* [SOURCE PASSAGE]:
==========

Sunday, September 17, 1989

50 years ago: Frank Sinatra recorded “All or Nothing at All”


All or Nothing at All

The Harry James Orchestra with Frank Sinatra

Writer(s): Arthur Altman (m), Jack Lawrence (w) (see lyrics here)

Recorded: September 17, 1939

First Charted: June 19, 1943

Peak: 12 US, 3 GA, 11 HP, 8 RB (Click for codes to singles charts.)

Sales (in millions): 1.0 US

Airplay/Streaming (in millions): -- radio, 0.28 video, -- streaming

Awards: (Click on award for more details).

About the Song:

Frank Sinatra started singing professionally as a teen in the 1930s. In 1939, he contracted with bandleader Harry James and released his first commercial record, “From the Bottom of My Heart,” in July. It sold less than 8000 copies. They also recorded “All or Nothing at All.” Arthur Altman wrote the music for the song and turned to Jack Lawrence, who later wrote the Ink Spots’ “If I Didn’t Care,” for lyrics. Harry James, Freddy Martin, and Jimmy Dorsey’s orchestras all recorded the song, but none had a hit with it. SF

Nonetheless, “All or Nothing at All” proved an important stepping point in Sinatra’s career. He said it gave him his start. CR It’s “the song I used to audition for Tommy Dorsey, who signed me on the strength of it.” CR In November 1939, he left James to join Dorsey’s band as the replacement for singer Jack Leonard. Dorsey was “the most successful bandleader of the early ‘40s.” SF From 1940 to 1942, Sinatra was featured on 39 top-twenty singles SF including the #1 hits “I’ll Never Smile Again,” “Dolores,” “In the Blue of the Evening,” and “There Are Such Things.”

==========

* [THE DATA]:
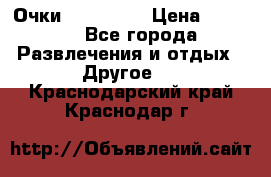 Очки Цена
Все города
Развлечения и отдых
Другое
Краснодарский край
Краснодар г

http://Объявлений.сайт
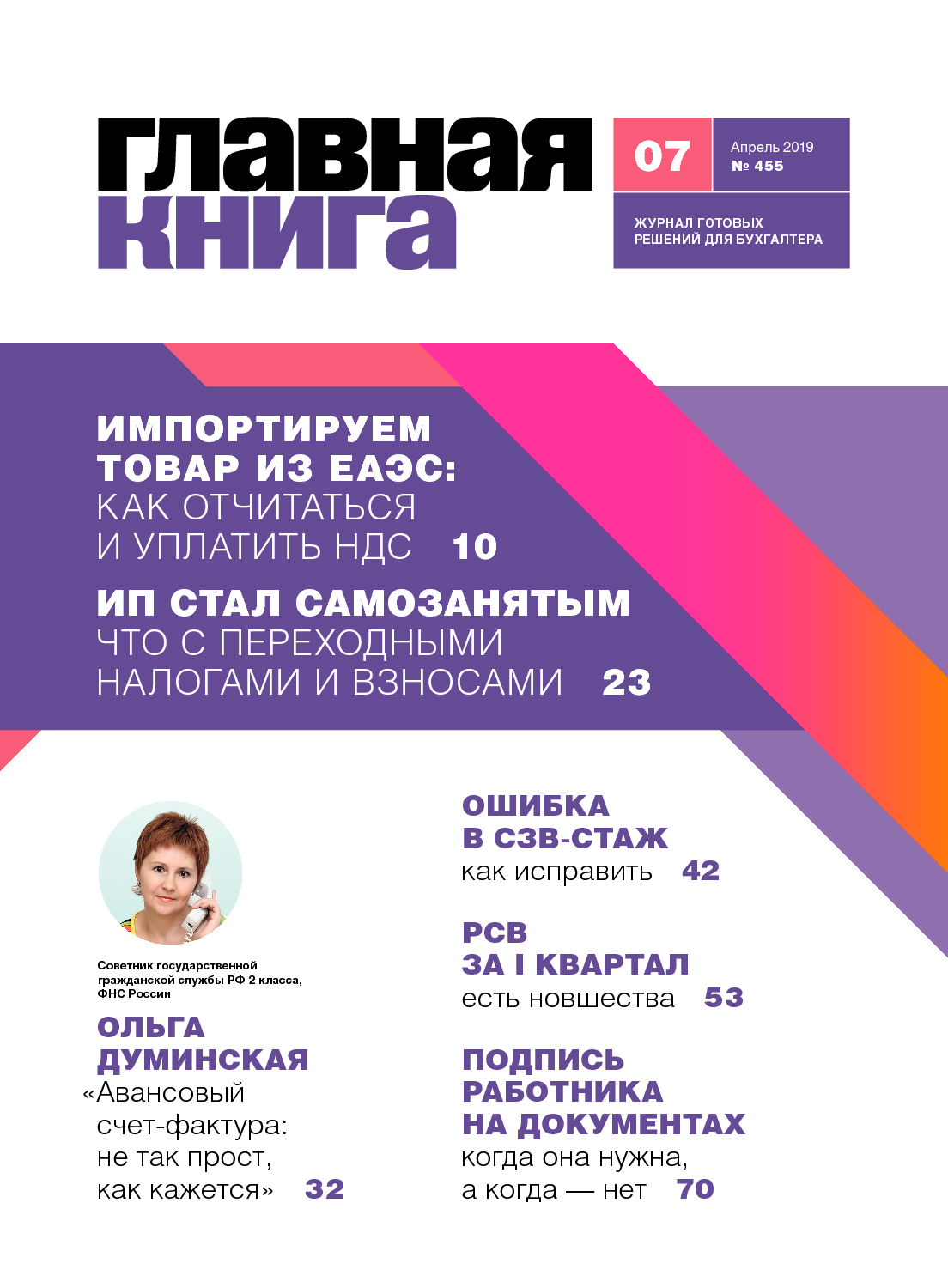 главная книга

07

Апрель 2019
№ 455

ЖУРНАЛ ГОТОВЫХ РЕШЕНИЙ ДЛЯ БУХГАЛТЕРА

ИМПОРТИРУЕМ ТОВАР ИЗ ЕАЭС: КАК ОТЧИТАТЬСЯ И УПЛАТИТЬ НДС 10

ИП СТАЛ САМОЗАНЯТЫМ ЧТО С ПЕРЕХОДНЫМИ НАЛОГАМИ И ВЗНОСАМИ 23

Советник государственной гражданской службы РФ 2 класса, ФНС России

ОЛЬГА ДУМИНСКАЯ
«Авансовый счет-фактура: не так прост, как кажется» 32

ОШИБКА В СЗВ-СТАЖ
как исправить 42

РСВ ЗА I КВАРТАЛ
есть новшества 53

ПОДПИСЬ РАБОТНИКА НА ДОКУМЕНТАХ
когда она нужна, а когда — нет 70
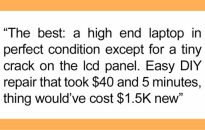 “The best: a high end laptop in perfect condition except for a tiny crack on the lcd panel. Easy DIY repair that took \$40 and 5 minutes, thing would’ve cost \$1.5K new”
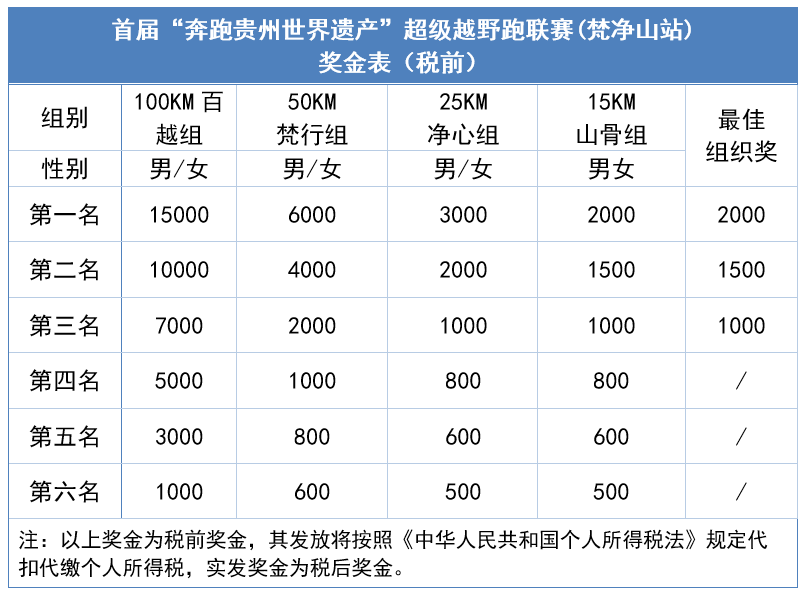 首届“奔跑贵州世界遗产”超级越野跑联赛(梵净山站)
奖金表（税前）

| 组别 | 100KM 百越组 | 50KM 梵行组 | 25KM 净心组 | 15KM 山骨组 | 最佳组织奖 |
|---|---|---|---|---|---|
| 性别 | 男/女 | 男/女 | 男/女 | 男女 | |
| 第一名 | 15000 | 6000 | 3000 | 2000 | 2000 |
| 第二名 | 10000 | 4000 | 2000 | 1500 | 1500 |
| 第三名 | 7000 | 2000 | 1000 | 1000 | 1000 |
| 第四名 | 5000 | 1000 | 800 | 800 | / |
| 第五名 | 3000 | 800 | 600 | 600 | / |
| 第六名 | 1000 | 600 | 500 | 500 | / |

注：以上奖金为税前奖金，其发放将按照《中华人民共和国个人所得税法》规定代扣代缴个人所得税，实发奖金为税后奖金。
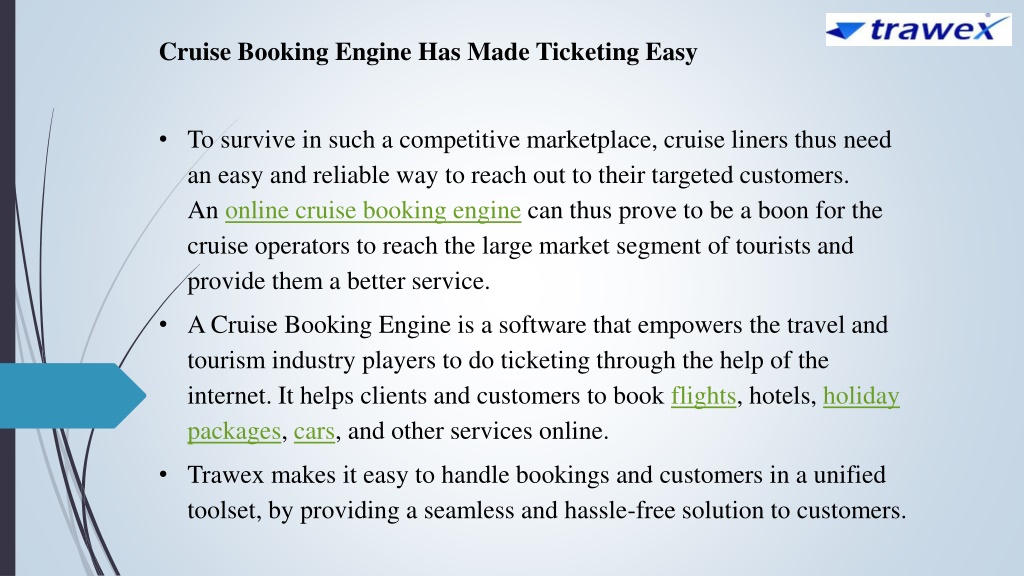 trawex

Cruise Booking Engine Has Made Ticketing Easy

• To survive in such a competitive marketplace, cruise liners thus need an easy and reliable way to reach out to their targeted customers. An online cruise booking engine can thus prove to be a boon for the cruise operators to reach the large market segment of tourists and provide them a better service.

• A Cruise Booking Engine is a software that empowers the travel and tourism industry players to do ticketing through the help of the internet. It helps clients and customers to book flights, hotels, holiday packages, cars, and other services online.

• Trawex makes it easy to handle bookings and customers in a unified toolset, by providing a seamless and hassle-free solution to customers.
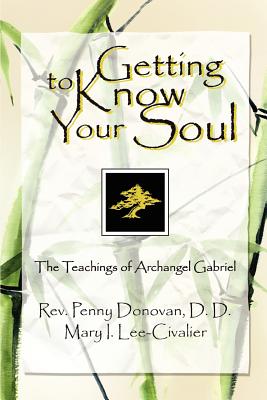 Getting to Know Your Soul

The Teachings of Archangel Gabriel

Rev. Penny Donovan, D. D.
Mary I. Lee-Civalier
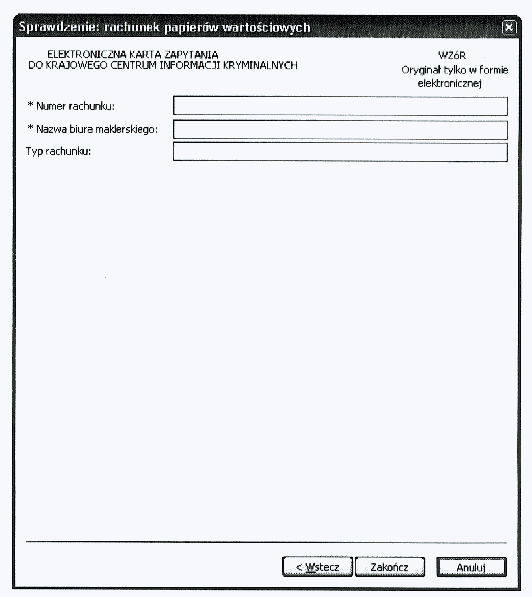 Sprawdzenie: rachunek papierów wartościowych

ELEKTRONICZNA KARTA ZAPYTANIA
DO KRAJOWEGO CENTRUM INFORMACJI KRYMINALNYCH

WZóR
Oryginał tylko w formie elektronicznej

* Numer rachunku:
* Nazwa biura maklerskiego:
Typ rachunku:

< Wstecz
Zakończ
Anuluj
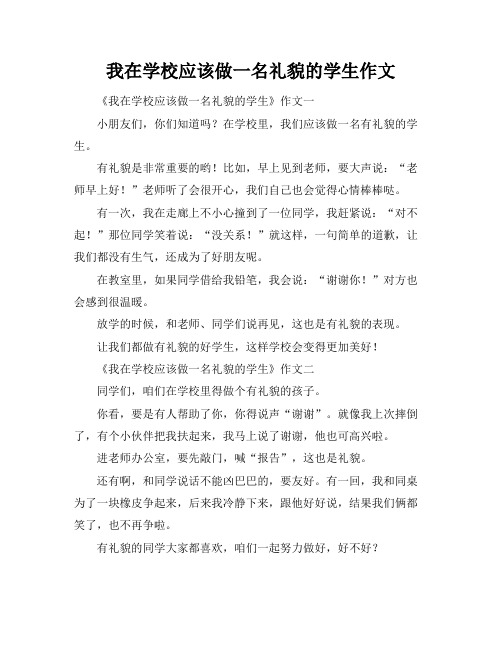 我在学校应该做一名礼貌的学生作文

《我在学校应该做一名礼貌的学生》作文一

小朋友们，你们知道吗？在学校里，我们应该做一名有礼貌的学生。

有礼貌是非常重要的哟！比如，早上见到老师，要大声说：“老师早上好！”老师听了会很开心，我们自己也会觉得心情棒棒哒。

有一次，我在走廊上不小心撞到了一位同学，我赶紧说：“对不起！”那位同学笑着说：“没关系！”就这样，一句简单的道歉，让我们都没有生气，还成为了好朋友呢。

在教室里，如果同学借给我铅笔，我会说：“谢谢你！”对方也会感到很温暖。

放学的时候，和老师、同学们说再见，这也是有礼貌的表现。

让我们都做有礼貌的好学生，这样学校会变得更加美好！

《我在学校应该做一名礼貌的学生》作文二

同学们，咱们在学校里得做个有礼貌的孩子。

你看，要是有人帮助了你，你得说声“谢谢”。就像我上次摔倒了，有个小伙伴把我扶起来，我马上说了谢谢，他也可高兴啦。

进老师办公室，要先敲门，喊“报告”，这也是礼貌。

还有啊，和同学说话不能凶巴巴的，要友好。有一回，我和同桌为了一块橡皮争起来，后来我冷静下来，跟他好好说，结果我们俩都笑了，也不再争啦。

有礼貌的同学大家都喜欢，咱们一起努力做好，好不好？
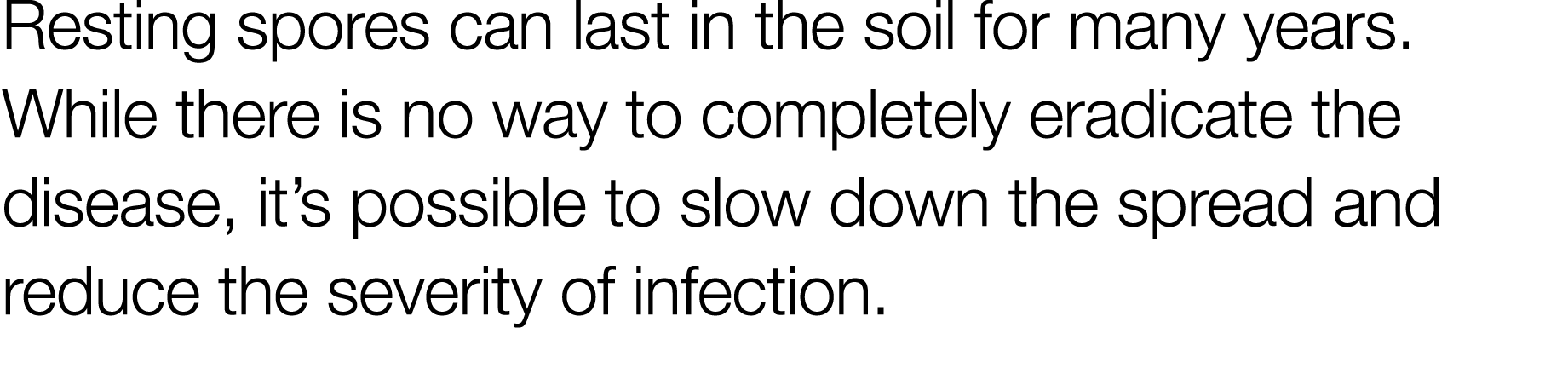 Resting spores can last in the soil for many years. While there is no way to completely eradicate the disease, it’s possible to slow down the spread and reduce the severity of infection.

==========

* [YOUR TASKS]:
**1.** From the page on "All or Nothing at All," copy word for word the part that begins with "Recorded: September 17, 1939" and stops after "for more details).".
**2.** Translate this sentence from the page on "All or Nothing at All" into Spanish: "Harry James, Freddy Martin, and Jimmy Dorsey's orchestras all recorded the song, but none had a hit with it."

* [ANSWER SET]:
**1.**
Recorded: September 17, 1939

First Charted: June 19, 1943

Peak: 12 US, 3 GA, 11 HP, 8 RB (Click for codes to singles charts.)

Sales (in millions): 1.0 US

Airplay/Streaming (in millions): -- radio, 0.28 video, -- streaming

Awards: (Click on award for more details).

**2.** Las orquestas de Harry James, Freddy Martin y Jimmy Dorsey grabaron la canción, pero ninguna logró un éxito con ella.